Рассмотренная сцена с «солидной эрудицией» Берлиоза, помимо своей содержательной нагрузки, выполняет и важную сюжетную, композиционную функцию, подготавливая явление Воланда. Редактор, завершив свою блистательную, как ему кажется, лекцию, чувствует себя полным триумфатором, неопровержимо доказавшим свою правоту. Он создал идеальную, законченную, самодовольную мишень — цельную, рационалистическую систему взглядов, претендующую на исчерпывающее объяснение мира. Именно в такой момент, когда догма высказана с предельной уверенностью, и должен явиться тот, кто, согласно эпиграфу, является «частью той силы, что вечно хочет зла и вечно совершает благо». Воланду нет нужды вступать в затяжной спор с каждым тезисом Берлиоза, ему достаточно поставить под сомнение сам фундамент этой уверенности — слепую веру «просвещённого» человека в его способность управлять собственной судьбой и познавать окончательную истину с помощью заученных цитат и идеологических формул. Появление профессора чёрной магии становится живым отрицанием всего того мёртвого, книжного знания, которое только что с таким апломбом было продемонстрировано.

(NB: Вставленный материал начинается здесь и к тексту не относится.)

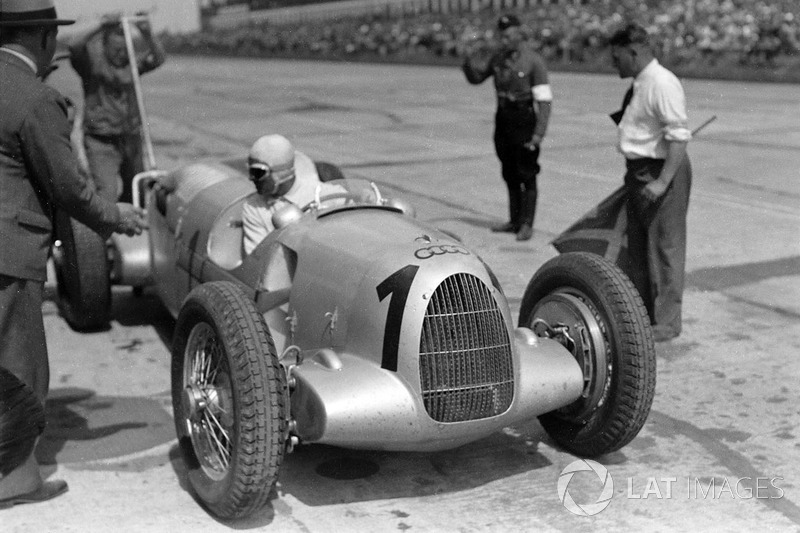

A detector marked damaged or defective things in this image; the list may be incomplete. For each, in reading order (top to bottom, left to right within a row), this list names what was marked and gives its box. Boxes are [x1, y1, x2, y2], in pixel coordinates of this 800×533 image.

exposed tire [53, 211, 111, 328]
exposed tire [170, 280, 290, 516]
exposed tire [314, 160, 346, 183]
exposed tire [520, 251, 656, 456]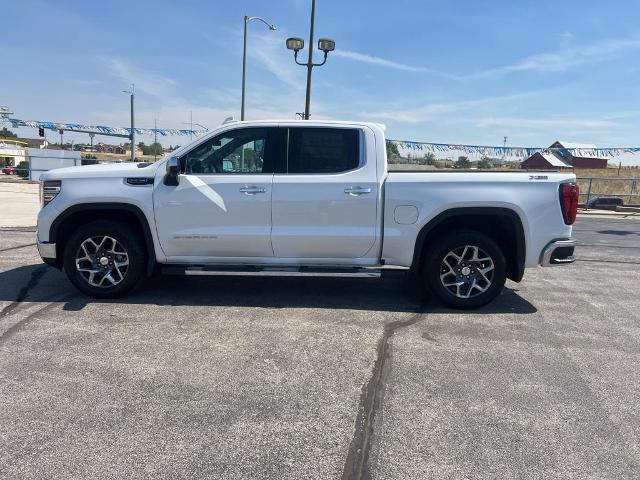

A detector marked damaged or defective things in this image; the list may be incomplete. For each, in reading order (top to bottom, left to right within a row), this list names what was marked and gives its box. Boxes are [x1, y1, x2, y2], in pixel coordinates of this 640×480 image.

parking lot crack [342, 304, 428, 480]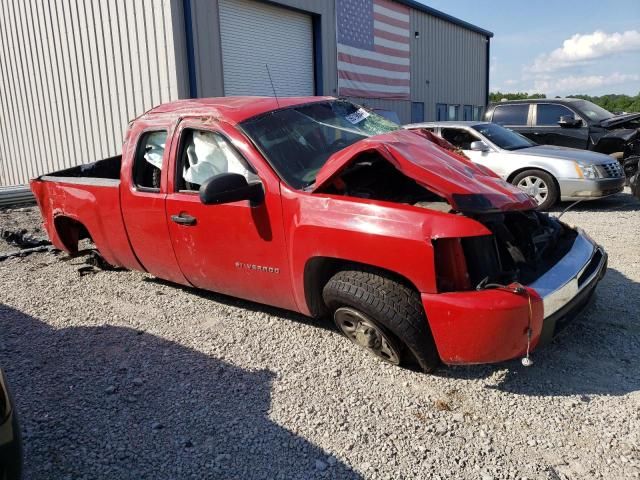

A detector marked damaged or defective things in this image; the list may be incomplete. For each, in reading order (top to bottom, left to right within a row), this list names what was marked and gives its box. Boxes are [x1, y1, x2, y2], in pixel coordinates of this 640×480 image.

Таким образом, пассаж о Филоне, Флавии и Таците, при всей его кажущейся частности и второстепенности, оказывается важным, тщательно продуманным элементом поэтики первой главы «Мастера и Маргариты». Он не только раскрывает характер главного идеологического антагониста Воланда, но и обнажает глубинные болезни современного Булгакову общественного сознания, заражённого догматизмом и презрением к живой культурной традиции. Одновременно эта сцена служит блестящим примером фирменной булгаковской иронии, направленной на разоблачение любых форм догматического мышления, любой претензии на обладание окончательной истиной, будь то религиозной или атеистической. В конечном счёте, вся эта «солидная эрудиция» оказывается тем самым карточным домиком, который будет сметён первым же дуновением иррационального, но пока она ещё стоит, горделиво высясь, демонстрируя читателю всю силу и, одновременно, всю трагикомическую слабость человека, уверовавшего в непогрешимость собственного, книжно выверенного и идеологически отфильтрованного разума.